Asked whether it's a legacy project, Spielberg said he doesn't think of it as one. "I think of it as sort of a mandatory project," he said.

"Has hate become a new normal?" Strassmann asked. 

"No," Spielberg said. "I think hate is the constant abnormal."

Spielberg's co-executive producer is Alex Gibney, the Oscar-winning documentarian.

"One of the first things we thought about was finding hate detectives – people who are not presenters, who are not lecturers, but people who would explore," Gibney said. Those "hate detectives" begin with a team of cognitive and evolutionary scientists who dig into hate's origins. 

The series searches for answers and brings hate alive with personal stories of haters – and those targeted by hate.

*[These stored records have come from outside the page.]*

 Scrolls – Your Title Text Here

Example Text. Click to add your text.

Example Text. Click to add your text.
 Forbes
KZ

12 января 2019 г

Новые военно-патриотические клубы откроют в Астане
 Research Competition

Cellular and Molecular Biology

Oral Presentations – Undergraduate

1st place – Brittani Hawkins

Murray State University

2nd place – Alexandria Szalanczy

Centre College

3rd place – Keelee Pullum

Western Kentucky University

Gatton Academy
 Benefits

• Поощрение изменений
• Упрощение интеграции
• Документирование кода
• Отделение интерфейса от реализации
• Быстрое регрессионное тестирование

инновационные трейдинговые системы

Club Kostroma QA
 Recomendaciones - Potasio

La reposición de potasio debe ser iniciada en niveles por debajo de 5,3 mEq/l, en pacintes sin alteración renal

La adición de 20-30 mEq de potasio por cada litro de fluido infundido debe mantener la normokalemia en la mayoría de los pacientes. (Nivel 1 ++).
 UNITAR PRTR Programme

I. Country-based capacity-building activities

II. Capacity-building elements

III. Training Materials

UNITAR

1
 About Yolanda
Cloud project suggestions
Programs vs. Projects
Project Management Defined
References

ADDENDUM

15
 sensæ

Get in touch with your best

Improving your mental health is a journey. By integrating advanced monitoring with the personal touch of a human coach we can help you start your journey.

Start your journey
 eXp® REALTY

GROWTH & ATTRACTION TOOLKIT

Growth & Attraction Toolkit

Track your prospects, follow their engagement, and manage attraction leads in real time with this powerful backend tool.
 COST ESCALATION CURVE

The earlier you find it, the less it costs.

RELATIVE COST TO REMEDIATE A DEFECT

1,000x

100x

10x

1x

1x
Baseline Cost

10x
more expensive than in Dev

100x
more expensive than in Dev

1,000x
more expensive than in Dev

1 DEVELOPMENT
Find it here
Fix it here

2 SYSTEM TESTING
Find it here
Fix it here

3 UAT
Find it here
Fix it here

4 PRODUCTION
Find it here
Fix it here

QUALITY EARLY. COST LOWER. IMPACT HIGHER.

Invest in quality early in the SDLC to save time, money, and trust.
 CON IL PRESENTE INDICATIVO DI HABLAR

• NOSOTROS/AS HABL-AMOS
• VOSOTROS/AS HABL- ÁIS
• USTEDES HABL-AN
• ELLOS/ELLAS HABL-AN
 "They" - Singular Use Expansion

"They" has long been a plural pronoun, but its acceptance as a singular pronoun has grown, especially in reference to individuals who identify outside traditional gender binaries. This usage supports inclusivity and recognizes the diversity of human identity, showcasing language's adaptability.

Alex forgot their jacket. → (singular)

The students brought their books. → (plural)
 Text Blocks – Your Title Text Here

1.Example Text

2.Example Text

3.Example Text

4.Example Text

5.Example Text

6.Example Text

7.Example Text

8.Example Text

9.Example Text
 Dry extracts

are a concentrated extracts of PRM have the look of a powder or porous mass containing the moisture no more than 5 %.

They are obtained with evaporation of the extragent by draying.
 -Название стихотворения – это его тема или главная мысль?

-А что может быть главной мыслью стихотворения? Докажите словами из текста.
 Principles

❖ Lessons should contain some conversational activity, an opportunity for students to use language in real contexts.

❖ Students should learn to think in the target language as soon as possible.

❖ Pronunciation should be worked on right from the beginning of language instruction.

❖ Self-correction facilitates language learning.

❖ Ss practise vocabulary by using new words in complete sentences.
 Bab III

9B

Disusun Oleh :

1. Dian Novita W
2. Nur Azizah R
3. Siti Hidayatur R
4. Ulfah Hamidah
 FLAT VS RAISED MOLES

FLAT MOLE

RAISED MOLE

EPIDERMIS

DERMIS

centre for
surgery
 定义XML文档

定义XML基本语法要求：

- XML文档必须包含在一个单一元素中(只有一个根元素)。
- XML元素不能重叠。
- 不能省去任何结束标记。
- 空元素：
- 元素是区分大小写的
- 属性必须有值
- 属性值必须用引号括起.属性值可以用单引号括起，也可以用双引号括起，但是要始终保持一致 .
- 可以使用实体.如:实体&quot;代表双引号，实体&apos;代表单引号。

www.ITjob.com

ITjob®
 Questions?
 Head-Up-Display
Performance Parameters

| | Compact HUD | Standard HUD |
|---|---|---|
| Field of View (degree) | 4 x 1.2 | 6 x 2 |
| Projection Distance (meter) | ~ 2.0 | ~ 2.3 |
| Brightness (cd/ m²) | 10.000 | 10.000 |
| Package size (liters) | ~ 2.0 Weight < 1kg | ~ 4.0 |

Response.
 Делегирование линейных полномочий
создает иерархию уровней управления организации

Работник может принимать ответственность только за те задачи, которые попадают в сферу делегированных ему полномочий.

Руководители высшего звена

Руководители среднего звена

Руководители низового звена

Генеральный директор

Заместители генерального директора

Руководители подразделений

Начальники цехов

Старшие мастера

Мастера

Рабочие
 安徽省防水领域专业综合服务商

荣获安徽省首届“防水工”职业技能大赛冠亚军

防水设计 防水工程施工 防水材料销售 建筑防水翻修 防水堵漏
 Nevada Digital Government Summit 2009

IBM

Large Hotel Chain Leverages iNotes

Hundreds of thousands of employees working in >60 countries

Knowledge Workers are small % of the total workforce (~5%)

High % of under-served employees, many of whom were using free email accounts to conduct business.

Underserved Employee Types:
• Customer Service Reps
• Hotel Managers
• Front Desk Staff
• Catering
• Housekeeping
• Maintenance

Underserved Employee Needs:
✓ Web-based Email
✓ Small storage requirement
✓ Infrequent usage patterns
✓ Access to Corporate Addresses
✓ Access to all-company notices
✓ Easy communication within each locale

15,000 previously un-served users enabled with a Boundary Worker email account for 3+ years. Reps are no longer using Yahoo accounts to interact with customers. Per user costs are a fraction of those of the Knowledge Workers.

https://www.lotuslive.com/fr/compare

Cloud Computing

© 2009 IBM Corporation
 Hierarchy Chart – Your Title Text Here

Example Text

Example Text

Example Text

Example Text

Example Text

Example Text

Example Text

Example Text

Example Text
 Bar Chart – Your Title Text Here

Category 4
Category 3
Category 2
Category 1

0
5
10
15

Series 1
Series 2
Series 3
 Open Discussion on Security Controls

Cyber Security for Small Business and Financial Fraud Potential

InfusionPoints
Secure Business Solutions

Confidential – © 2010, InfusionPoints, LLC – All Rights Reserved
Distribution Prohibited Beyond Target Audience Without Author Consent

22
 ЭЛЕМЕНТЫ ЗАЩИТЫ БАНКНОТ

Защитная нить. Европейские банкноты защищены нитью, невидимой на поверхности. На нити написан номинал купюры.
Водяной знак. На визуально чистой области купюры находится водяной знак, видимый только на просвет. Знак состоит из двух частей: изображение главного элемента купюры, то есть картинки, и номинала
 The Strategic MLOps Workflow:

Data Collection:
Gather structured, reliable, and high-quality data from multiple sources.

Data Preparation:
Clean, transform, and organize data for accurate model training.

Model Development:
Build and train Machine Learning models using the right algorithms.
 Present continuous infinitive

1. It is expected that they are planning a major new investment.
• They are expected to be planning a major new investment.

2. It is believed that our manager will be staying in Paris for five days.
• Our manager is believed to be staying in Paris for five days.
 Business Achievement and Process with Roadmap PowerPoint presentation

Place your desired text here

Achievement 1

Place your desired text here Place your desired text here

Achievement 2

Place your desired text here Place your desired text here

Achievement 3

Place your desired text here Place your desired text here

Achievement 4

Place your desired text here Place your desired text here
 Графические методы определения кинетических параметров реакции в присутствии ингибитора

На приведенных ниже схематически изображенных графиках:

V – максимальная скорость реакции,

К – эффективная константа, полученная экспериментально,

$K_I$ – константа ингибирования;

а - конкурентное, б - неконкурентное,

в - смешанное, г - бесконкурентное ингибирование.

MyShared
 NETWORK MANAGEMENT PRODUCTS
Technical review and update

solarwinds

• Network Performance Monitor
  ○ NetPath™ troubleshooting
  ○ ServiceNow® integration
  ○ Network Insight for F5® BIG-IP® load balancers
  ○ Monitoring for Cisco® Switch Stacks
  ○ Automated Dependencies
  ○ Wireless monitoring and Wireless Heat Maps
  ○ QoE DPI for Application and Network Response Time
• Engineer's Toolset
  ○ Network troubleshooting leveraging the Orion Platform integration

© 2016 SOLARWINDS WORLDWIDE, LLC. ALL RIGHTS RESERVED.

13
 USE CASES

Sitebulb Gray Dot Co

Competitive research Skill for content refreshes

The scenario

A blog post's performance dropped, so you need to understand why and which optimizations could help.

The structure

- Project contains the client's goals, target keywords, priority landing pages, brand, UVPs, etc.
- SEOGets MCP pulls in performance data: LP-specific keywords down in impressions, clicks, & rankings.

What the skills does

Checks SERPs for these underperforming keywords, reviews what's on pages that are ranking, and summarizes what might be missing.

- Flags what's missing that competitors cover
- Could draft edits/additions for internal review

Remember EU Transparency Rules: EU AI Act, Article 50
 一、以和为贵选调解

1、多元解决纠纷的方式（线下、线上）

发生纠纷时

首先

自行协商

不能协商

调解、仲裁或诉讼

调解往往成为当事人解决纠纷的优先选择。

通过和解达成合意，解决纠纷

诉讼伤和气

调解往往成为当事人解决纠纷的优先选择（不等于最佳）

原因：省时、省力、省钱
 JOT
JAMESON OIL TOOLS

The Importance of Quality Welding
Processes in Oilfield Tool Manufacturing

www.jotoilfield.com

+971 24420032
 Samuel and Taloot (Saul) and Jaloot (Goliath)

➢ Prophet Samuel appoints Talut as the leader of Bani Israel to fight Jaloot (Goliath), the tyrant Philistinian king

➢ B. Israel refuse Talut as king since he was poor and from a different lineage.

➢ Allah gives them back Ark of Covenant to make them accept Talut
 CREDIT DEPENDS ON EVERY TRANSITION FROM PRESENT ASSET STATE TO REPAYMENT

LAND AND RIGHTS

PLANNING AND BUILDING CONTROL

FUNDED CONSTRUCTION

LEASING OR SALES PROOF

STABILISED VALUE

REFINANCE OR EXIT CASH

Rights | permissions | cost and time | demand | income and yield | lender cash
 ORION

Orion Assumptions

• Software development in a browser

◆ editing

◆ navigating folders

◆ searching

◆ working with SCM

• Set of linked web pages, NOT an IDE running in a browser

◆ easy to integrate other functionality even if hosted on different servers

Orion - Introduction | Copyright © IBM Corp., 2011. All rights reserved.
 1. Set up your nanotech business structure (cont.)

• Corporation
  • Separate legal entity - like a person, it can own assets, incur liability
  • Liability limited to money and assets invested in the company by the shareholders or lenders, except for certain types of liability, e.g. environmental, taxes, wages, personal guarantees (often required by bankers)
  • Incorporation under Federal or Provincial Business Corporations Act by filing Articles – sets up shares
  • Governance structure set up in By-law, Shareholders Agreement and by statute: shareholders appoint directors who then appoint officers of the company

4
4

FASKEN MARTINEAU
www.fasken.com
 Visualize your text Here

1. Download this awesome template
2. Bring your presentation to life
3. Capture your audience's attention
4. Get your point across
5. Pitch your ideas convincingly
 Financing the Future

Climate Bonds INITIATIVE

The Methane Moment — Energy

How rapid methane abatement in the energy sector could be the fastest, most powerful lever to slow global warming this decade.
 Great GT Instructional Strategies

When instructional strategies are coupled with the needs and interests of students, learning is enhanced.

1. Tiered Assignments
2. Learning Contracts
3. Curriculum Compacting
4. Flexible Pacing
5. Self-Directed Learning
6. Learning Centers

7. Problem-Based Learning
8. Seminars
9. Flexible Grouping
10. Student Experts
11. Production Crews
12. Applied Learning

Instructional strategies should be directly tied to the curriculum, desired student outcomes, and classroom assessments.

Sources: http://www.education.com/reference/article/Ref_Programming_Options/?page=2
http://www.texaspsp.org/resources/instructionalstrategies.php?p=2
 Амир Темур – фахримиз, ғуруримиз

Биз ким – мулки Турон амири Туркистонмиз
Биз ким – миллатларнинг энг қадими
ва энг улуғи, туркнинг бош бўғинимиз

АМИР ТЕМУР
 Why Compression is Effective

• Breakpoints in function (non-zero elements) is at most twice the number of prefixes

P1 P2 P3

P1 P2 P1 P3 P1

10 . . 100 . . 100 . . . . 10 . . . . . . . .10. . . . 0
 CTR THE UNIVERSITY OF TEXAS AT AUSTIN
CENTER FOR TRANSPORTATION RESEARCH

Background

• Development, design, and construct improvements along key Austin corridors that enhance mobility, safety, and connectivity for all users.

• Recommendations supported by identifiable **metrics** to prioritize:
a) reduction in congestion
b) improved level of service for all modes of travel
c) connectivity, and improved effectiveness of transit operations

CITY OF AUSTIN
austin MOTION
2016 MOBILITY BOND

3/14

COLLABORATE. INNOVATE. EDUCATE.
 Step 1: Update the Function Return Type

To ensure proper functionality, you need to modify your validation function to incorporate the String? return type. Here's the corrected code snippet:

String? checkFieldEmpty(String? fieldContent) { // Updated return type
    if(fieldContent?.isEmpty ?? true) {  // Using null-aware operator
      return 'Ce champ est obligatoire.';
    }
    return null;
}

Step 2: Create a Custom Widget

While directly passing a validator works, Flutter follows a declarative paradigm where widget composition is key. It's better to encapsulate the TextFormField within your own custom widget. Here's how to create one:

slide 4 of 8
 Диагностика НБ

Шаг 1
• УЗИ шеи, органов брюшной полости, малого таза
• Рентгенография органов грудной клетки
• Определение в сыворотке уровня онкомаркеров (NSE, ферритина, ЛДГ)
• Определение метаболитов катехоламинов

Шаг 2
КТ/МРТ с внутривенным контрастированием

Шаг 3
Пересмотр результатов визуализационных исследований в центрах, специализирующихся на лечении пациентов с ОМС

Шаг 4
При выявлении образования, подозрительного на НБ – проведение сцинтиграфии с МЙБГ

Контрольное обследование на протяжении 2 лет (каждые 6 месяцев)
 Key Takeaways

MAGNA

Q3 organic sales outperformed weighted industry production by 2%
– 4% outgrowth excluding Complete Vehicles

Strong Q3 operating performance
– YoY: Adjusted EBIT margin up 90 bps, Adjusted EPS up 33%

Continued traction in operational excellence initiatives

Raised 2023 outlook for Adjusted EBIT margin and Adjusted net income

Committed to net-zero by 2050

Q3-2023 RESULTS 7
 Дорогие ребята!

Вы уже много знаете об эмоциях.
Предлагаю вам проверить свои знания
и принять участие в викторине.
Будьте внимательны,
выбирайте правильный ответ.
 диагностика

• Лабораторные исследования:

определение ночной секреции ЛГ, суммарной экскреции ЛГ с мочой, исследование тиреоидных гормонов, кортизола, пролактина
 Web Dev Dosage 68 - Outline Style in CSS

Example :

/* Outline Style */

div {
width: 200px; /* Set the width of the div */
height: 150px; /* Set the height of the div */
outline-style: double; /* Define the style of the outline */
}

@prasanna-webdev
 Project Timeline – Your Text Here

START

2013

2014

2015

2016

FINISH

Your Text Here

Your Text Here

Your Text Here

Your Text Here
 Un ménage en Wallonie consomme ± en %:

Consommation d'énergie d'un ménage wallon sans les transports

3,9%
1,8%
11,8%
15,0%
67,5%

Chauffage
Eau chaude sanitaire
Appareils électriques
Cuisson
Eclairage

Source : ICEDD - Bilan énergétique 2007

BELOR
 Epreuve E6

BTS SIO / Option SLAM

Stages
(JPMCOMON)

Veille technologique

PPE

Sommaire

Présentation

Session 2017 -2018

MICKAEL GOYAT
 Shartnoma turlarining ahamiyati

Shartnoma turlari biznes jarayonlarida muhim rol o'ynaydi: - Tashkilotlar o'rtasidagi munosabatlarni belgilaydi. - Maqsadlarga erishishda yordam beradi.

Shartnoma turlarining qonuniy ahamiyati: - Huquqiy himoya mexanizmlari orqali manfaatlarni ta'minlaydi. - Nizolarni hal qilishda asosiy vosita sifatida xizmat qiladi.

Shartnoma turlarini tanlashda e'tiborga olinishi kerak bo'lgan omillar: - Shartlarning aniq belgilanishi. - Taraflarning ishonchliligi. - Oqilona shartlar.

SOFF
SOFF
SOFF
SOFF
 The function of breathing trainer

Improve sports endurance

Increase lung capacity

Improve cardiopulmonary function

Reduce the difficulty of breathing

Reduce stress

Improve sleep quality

Spielberg said he identified with "what it feels like to be bullied, which I was as an elementary school and high school student for a while."

Sam Pollard and Geeta Gandbhir co-directed the series.

"I was told that I was different. I've been told to go back to where I came from," Gandbhir said.

"People around the world can watch this series and see some of themselves. And maybe rethink their own attitudes," Pollard added.

Take sports. "Why We Hate" explores how rabid rooting for your team can spark tribalism – hatred on a group scale – the same us versus them mindset behind much of the world's misery.  

"Did you say to yourself, you know what, if I'm being honest, I'm kinda guilty of that, too?" Strassmann asked.

"I'm certainly guilty about snap judgments. I'm guilty about impulsive behavior. But some of that has led to interesting movies. So some of that has an application in my life which, I don't want to divest myself of," Spielberg said with a laugh.

Spielberg and Gibney hope people will watch the series as critical thinkers of the world and of ourselves. 

"The human brain is a changeable system. And we can unlearn hate just as quickly as we acquire it," Spielberg said.

"Our hope is our ability as human beings to access the better angels of our nature," Gibney said.